Frequently asked questions

What is a butterfly on TAN?
A butterfly on TAN is the butterfly strategy applied to TAN (etf). The strategy is structurally neutral / pin (limited-risk, limited-reward): A long call butterfly buys one lower-strike call, sells two ATM calls, and buys one higher-strike call, paying a small net debit for a defined-risk position that maxes out if the underlying pins the middle strike at expiration. With TAN etf trading near $65.08, the strikes shown on this page are snapped to the nearest listed TAN chain strike and the premiums come straight from the end-of-day bid/ask midpoint.

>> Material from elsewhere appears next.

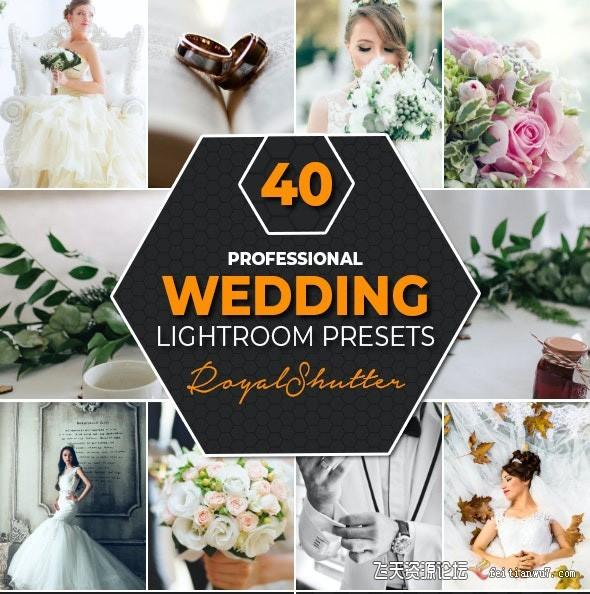 40组专业婚礼婚纱摄影后期Lightroom预设40 Pro Wedding Lightroom Presets Lightroo (1)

How are TAN butterfly max profit and max loss calculated?
Max profit equals the wing width minus net debit times 100 (reached when the underlying pins the middle strike); max loss equals the net debit times 100. Two breakevens at lower-wing plus debit and upper-wing minus debit. For the TAN butterfly priced from the end-of-day chain at a 30-day expiry (ATM IV 38.70%), the computed maximum profit is $200.80 per contract and the computed maximum loss is -$75.00 per contract. Live intraday quotes will differ as the chain moves through the trading session.
What is the breakeven for a TAN butterfly?
The breakeven for the TAN butterfly priced on this page is roughly $62.75 at expiration, derived from end-of-day chain premiums. Breakeven is the underlying price at which the strategy's P&L crosses zero ignoring transaction costs and assignment risk. The current TAN market-implied 1-standard-deviation expected move is approximately 11.09%; if the move sits well outside the breakeven distance, the structure's risk-reward becomes correspondingly tighter.
When should you consider a butterfly on TAN?
Butterflies on TAN are pinning bets - traders use them when they expect TAN to settle near a specific level at expiration (often the prior close, a round number, or the max-pain strike) and want defined-risk exposure to that outcome.
How does current TAN implied volatility affect this butterfly?
TAN ATM IV is at 38.70% with IV rank near 48.61%, which is mid-range against its 1-year history. Strategy selection depends more on directional thesis and expected move than on a strong IV signal.